Given problem:
Repeat only the lines from the one holding "In the photograph, which" down to the last line of the listing below, including both of those lines.
================
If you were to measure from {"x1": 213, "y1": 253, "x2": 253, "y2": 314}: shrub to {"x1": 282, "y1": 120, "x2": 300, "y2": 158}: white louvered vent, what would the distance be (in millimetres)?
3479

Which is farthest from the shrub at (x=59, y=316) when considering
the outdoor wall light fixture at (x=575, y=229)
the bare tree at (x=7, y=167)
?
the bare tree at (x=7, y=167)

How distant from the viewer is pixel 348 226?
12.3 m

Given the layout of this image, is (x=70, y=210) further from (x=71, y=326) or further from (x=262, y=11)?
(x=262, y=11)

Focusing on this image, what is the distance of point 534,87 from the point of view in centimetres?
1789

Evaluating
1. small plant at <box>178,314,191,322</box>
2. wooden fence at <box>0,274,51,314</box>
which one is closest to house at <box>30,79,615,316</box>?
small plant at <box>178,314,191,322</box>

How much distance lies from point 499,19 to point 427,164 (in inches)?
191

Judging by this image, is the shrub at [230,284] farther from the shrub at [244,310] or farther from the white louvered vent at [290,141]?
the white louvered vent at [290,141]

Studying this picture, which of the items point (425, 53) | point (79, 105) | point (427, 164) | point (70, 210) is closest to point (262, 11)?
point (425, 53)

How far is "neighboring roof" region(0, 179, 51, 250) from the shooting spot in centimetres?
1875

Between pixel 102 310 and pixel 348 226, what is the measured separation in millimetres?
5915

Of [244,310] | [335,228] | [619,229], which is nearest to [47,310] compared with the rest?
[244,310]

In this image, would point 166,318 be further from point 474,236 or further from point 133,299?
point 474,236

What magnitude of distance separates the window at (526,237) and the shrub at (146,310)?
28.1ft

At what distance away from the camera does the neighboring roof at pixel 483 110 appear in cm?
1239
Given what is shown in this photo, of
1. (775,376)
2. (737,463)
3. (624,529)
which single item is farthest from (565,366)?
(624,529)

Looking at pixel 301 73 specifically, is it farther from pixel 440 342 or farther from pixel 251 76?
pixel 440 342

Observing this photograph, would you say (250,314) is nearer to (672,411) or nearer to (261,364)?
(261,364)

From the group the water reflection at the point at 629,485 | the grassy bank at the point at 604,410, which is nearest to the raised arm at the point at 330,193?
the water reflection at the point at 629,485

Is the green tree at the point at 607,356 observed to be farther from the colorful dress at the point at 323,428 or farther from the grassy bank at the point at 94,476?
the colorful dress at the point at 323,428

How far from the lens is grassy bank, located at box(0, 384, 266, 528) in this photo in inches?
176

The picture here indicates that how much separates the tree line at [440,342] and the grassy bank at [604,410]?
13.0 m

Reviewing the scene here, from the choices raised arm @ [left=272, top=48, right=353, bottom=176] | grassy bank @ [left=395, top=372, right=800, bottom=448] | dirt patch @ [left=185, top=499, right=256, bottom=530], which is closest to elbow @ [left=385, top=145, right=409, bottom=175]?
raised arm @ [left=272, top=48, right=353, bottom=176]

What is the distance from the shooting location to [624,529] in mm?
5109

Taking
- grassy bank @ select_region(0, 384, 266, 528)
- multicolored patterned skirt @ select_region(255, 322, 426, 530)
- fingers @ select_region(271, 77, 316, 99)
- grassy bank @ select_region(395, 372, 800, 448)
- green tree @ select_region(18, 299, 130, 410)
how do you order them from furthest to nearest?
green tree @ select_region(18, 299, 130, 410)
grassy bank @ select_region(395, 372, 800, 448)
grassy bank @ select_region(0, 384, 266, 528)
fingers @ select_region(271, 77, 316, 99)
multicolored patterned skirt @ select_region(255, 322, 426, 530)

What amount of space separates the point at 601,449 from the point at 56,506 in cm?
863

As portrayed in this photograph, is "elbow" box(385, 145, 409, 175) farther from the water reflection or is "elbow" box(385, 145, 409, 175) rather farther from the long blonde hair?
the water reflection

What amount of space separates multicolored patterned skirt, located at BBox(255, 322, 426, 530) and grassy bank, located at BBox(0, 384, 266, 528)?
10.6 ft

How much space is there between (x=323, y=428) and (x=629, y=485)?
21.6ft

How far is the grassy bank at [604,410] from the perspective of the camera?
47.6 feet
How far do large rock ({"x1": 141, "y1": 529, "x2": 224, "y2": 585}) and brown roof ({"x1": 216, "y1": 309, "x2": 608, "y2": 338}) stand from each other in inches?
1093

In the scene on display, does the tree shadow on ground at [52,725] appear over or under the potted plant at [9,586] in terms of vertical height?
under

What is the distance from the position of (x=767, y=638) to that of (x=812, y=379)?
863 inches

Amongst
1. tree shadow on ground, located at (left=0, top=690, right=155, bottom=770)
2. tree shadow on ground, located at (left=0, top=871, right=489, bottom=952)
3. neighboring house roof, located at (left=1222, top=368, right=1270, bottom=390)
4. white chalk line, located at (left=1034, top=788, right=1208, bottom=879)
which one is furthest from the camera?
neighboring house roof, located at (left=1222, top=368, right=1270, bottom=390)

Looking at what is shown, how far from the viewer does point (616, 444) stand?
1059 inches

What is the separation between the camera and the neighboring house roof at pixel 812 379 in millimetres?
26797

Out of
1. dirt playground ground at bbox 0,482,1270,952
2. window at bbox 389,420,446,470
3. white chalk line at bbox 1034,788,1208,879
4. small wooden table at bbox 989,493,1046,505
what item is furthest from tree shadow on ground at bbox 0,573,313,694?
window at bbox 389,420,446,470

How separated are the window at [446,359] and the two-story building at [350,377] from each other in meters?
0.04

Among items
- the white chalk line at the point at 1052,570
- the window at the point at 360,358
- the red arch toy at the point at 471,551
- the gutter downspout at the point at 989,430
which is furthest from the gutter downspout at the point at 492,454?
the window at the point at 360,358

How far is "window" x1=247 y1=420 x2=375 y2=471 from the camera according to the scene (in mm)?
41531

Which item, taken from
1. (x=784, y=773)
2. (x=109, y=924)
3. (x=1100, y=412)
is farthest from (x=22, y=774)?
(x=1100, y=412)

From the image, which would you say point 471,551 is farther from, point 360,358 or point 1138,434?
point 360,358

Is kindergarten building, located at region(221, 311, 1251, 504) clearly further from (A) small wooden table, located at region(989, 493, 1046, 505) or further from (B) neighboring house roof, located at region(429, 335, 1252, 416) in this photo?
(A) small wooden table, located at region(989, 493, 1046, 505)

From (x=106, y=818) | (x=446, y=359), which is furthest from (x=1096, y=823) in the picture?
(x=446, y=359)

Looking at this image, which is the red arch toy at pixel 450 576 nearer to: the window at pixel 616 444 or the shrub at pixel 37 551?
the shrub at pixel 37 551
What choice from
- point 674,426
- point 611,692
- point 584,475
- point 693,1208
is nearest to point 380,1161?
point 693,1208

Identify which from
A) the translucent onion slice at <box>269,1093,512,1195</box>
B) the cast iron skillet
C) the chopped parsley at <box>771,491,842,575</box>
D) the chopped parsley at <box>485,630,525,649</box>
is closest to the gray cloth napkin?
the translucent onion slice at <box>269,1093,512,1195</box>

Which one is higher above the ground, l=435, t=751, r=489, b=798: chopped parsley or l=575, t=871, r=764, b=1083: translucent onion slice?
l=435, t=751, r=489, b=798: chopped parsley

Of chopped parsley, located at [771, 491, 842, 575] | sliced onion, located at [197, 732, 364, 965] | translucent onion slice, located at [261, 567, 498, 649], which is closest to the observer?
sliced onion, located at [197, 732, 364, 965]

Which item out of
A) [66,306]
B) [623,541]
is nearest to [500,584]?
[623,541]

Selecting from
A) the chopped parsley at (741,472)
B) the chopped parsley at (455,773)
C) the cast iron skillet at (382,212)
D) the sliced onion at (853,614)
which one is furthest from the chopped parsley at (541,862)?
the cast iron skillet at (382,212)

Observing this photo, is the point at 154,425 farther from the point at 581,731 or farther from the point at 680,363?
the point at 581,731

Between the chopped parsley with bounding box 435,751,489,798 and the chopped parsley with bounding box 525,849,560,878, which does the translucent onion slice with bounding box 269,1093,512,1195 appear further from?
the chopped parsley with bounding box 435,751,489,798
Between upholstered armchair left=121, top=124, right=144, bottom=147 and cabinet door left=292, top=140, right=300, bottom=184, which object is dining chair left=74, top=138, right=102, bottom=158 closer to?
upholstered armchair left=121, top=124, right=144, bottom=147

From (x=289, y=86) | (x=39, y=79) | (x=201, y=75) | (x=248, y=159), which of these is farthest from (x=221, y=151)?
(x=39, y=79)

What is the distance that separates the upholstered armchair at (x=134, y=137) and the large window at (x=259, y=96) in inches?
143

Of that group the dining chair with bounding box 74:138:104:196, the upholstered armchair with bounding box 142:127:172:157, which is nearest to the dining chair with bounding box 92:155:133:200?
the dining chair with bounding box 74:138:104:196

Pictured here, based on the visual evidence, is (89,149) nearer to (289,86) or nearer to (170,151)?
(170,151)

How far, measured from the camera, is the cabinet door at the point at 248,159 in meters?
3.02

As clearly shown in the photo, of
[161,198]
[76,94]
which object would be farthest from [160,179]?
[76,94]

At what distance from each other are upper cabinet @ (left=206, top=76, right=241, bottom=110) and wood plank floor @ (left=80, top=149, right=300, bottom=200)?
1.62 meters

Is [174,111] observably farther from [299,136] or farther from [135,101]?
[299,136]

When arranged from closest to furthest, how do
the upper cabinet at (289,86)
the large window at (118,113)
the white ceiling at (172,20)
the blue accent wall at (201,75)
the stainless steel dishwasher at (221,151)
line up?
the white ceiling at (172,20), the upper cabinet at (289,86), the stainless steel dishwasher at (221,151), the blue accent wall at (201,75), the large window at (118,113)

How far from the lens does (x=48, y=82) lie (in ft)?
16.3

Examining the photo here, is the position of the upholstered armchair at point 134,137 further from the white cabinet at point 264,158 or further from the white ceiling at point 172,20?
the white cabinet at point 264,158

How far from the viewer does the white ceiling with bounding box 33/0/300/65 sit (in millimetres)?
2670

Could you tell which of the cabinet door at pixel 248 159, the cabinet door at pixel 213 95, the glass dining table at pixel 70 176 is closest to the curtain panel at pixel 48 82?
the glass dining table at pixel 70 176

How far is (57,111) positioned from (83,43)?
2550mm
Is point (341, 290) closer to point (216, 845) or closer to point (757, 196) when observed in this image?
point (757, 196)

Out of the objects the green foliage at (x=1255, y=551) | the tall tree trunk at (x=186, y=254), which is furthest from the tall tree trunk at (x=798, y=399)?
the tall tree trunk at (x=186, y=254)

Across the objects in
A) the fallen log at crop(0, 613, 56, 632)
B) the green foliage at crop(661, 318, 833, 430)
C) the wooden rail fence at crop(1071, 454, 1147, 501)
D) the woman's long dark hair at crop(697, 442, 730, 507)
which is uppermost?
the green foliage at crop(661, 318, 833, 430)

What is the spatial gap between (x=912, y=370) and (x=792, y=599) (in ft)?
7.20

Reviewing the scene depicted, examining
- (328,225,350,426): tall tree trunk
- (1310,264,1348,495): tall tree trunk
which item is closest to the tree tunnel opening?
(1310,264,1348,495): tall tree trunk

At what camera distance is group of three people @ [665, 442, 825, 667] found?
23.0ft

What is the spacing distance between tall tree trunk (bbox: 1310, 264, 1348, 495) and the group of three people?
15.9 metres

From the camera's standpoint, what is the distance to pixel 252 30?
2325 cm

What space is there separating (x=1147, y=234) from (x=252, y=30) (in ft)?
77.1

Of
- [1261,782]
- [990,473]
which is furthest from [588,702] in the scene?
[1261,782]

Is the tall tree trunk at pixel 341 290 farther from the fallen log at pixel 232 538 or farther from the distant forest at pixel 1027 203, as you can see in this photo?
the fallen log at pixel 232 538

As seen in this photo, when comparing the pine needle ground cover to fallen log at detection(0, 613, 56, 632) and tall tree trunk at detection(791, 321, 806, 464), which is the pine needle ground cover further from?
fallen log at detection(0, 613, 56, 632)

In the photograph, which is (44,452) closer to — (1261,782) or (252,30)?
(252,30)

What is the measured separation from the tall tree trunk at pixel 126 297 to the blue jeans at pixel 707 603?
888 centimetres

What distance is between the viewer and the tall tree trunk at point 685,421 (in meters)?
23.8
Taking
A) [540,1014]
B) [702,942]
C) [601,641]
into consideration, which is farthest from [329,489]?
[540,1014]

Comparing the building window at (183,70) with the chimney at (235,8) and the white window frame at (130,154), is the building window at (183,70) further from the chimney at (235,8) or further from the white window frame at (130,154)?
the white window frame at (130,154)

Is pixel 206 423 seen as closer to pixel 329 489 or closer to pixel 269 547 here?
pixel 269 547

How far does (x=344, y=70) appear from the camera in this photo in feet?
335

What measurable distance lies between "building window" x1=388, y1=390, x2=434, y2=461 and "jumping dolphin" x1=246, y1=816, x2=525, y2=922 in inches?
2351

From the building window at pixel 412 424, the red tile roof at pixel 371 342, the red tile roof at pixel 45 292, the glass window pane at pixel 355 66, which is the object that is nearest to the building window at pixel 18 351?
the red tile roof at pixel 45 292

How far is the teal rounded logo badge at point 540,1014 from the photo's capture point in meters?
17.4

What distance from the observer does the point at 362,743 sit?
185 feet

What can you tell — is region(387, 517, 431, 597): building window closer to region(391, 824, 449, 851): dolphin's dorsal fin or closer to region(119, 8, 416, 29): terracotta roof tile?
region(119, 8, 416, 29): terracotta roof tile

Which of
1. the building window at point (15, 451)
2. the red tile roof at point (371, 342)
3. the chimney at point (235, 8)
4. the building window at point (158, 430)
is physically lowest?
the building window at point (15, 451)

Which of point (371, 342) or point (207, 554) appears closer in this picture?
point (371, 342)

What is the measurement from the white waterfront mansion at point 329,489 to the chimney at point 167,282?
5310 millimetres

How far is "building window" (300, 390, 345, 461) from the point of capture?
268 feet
================
Exercise response:
In the photograph, which is (44,452) closer to — (1261,782) or (252,30)?
(252,30)

What is the measured separation from the tall tree trunk at pixel 126 297 to the blue jeans at pixel 707 603?
888 centimetres

What distance is between the viewer and the tall tree trunk at point 685,421 (in meters)?
23.8
Taking
A) [540,1014]
B) [702,942]
C) [601,641]
into consideration, which is farthest from [329,489]?
[540,1014]

Comparing the building window at (183,70) with the chimney at (235,8) and the white window frame at (130,154), is the building window at (183,70) further from the chimney at (235,8) or further from the white window frame at (130,154)?
the white window frame at (130,154)

Is pixel 206 423 seen as closer to pixel 329 489 or closer to pixel 269 547 here?
pixel 269 547

How far does (x=344, y=70) appear from the camera in this photo in feet?
335

What measurable distance lies between "building window" x1=388, y1=390, x2=434, y2=461 and "jumping dolphin" x1=246, y1=816, x2=525, y2=922 in inches?
2351

From the building window at pixel 412 424, the red tile roof at pixel 371 342, the red tile roof at pixel 45 292, the glass window pane at pixel 355 66, which is the object that is nearest to the building window at pixel 18 351?
the red tile roof at pixel 45 292

How far is the teal rounded logo badge at point 540,1014 from the photo's capture point in meters?
17.4

What distance from the observer does the point at 362,743 sit?
185 feet

What can you tell — is region(387, 517, 431, 597): building window closer to region(391, 824, 449, 851): dolphin's dorsal fin or closer to region(119, 8, 416, 29): terracotta roof tile?
region(119, 8, 416, 29): terracotta roof tile

Which of
1. the building window at point (15, 451)
2. the red tile roof at point (371, 342)
3. the chimney at point (235, 8)
4. the building window at point (158, 430)
is physically lowest?
the building window at point (15, 451)

Which of point (371, 342) or point (207, 554) appears closer in this picture?
point (371, 342)

What is the measurement from the white waterfront mansion at point 329,489 to the chimney at point 167,282?
5310 millimetres

How far is "building window" (300, 390, 345, 461) from the point of capture?
268 feet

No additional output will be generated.